Drift defence training with less than 10

Here’s how you can create a better awareness of drift defence, even if you don’t have a large number of players available at training.

When there’s a phase of play where they have more attackers than your defenders, your players will probably need to use a drift defence. There are lots of different reasons for this, but essentially the defenders have to work as a unit to move up and then across so that they prevent themselves from being outflanked.

In my experience, it’s not a tactic you can expect the players to grasp fully until they are old enough to be playing 15-a-side rugby. However, you can introduce the players to the principles as early as 11 or 12 years old.

Before that age, attackers are unlikely to string together too many passes. Even by under 14s, few teams will be able to exploit say a 5v3. Yet, in a 3v2 situation, you can begin to create the right connections between the defenders.

That’s why I don’t like to call it drift defence. I just let the players work out that they need to cover the attacking options. Therefore, in training, they need to be put into the sorts of scenarios they might face.
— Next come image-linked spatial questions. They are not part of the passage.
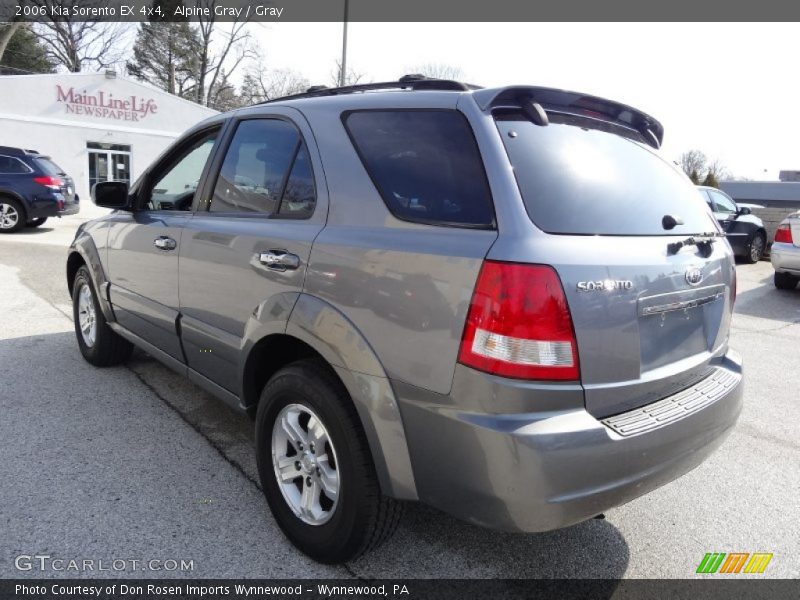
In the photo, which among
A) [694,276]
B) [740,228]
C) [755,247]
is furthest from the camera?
[755,247]

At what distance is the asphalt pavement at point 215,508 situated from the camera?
2404mm

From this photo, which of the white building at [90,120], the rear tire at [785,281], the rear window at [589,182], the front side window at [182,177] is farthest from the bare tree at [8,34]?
the rear window at [589,182]

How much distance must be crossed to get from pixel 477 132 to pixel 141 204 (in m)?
2.66

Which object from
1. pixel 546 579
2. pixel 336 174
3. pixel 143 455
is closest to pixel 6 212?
pixel 143 455

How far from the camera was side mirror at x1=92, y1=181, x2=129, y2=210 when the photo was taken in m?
3.84

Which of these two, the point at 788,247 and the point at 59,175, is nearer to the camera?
the point at 788,247

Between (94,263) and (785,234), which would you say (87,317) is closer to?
(94,263)

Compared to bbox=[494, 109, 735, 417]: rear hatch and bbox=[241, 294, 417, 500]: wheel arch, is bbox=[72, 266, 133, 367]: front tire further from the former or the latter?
bbox=[494, 109, 735, 417]: rear hatch

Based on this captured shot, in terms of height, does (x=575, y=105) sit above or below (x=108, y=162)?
above

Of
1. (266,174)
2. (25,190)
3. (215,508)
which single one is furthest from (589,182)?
(25,190)

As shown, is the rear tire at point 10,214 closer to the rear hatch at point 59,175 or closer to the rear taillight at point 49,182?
the rear taillight at point 49,182

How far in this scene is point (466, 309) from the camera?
6.07 ft

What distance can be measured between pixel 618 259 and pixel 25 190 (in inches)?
539

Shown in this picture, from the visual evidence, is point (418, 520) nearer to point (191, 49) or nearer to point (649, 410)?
point (649, 410)
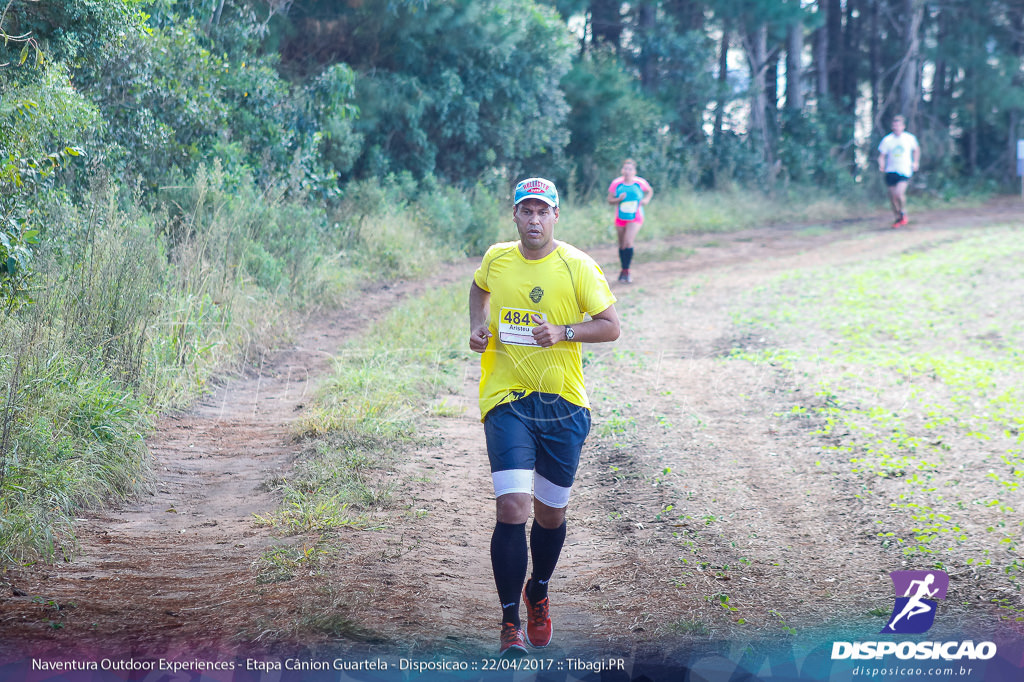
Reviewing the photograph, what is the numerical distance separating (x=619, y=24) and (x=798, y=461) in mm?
22335

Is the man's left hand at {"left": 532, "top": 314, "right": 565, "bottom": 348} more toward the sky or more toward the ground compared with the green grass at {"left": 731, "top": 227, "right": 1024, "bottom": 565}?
more toward the sky

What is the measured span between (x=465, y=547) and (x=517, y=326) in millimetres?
1744

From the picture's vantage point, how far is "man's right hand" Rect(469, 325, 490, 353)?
4297 mm

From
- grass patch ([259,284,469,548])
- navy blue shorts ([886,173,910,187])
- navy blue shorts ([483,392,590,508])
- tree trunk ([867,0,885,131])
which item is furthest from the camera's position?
tree trunk ([867,0,885,131])

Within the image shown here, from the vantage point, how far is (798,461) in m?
6.83

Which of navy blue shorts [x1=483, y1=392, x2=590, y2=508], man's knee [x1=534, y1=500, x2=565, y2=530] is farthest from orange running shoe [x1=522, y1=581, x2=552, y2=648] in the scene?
navy blue shorts [x1=483, y1=392, x2=590, y2=508]

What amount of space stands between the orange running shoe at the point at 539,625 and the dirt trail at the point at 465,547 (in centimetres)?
12

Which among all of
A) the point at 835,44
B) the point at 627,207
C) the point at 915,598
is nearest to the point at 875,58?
the point at 835,44

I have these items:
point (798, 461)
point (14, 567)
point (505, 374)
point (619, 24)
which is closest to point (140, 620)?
point (14, 567)

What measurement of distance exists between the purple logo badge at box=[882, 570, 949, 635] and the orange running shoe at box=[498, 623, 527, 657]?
1.72 m

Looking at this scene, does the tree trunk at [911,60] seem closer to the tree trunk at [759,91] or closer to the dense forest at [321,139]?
the dense forest at [321,139]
My session, Protect when outnumbered, is one very good exercise for this. I particularly like it because you don’t need a full team to build or revise the tactic. So, with more experienced players, they can revisit the principles and then apply it as a whole when they are in a match situation or you have more numbers in training next time.

That’s why it’s a good exercise for those evenings when you don’t have a full turnout. And, we’ve all had sessions like that!

For less experienced players, it gives you some of the key building blocks. These are:

  • Move forward first. Put pressure on the attack to move the ball.
  • Stay connected. Know who’s inside you and outside you. That means communication.
  • Move across when the player inside you tells you to. You might be able to sense it too.
  • Don’t turn the shoulders towards the touchline, try to keep them facing up the pitch as much as possible.

They are some further details for better players, like keeping the ball carrier on the outside shoulder. However, in the early phase of learning, just work on the first two parts, then progress to the call to shift.


In any defence exercise, you should consider how much contact you want. To make it realistic, I like the defenders to be able to put their shoulder into the ball carrier or make a firm grab. Then I know they are balanced enough to make a tackle in the real game.

A shoulder means some amount of contact and enough to make a ball carrier think twice about trying to break the line. A good drift defence should have that effect in a match anyway, so it makes the whole exercise even more realistic.

This has the added benefit of making the attack try harder too. They may look to exploit “true” spaces where they won’t feel the tackler’s shoulder in contact.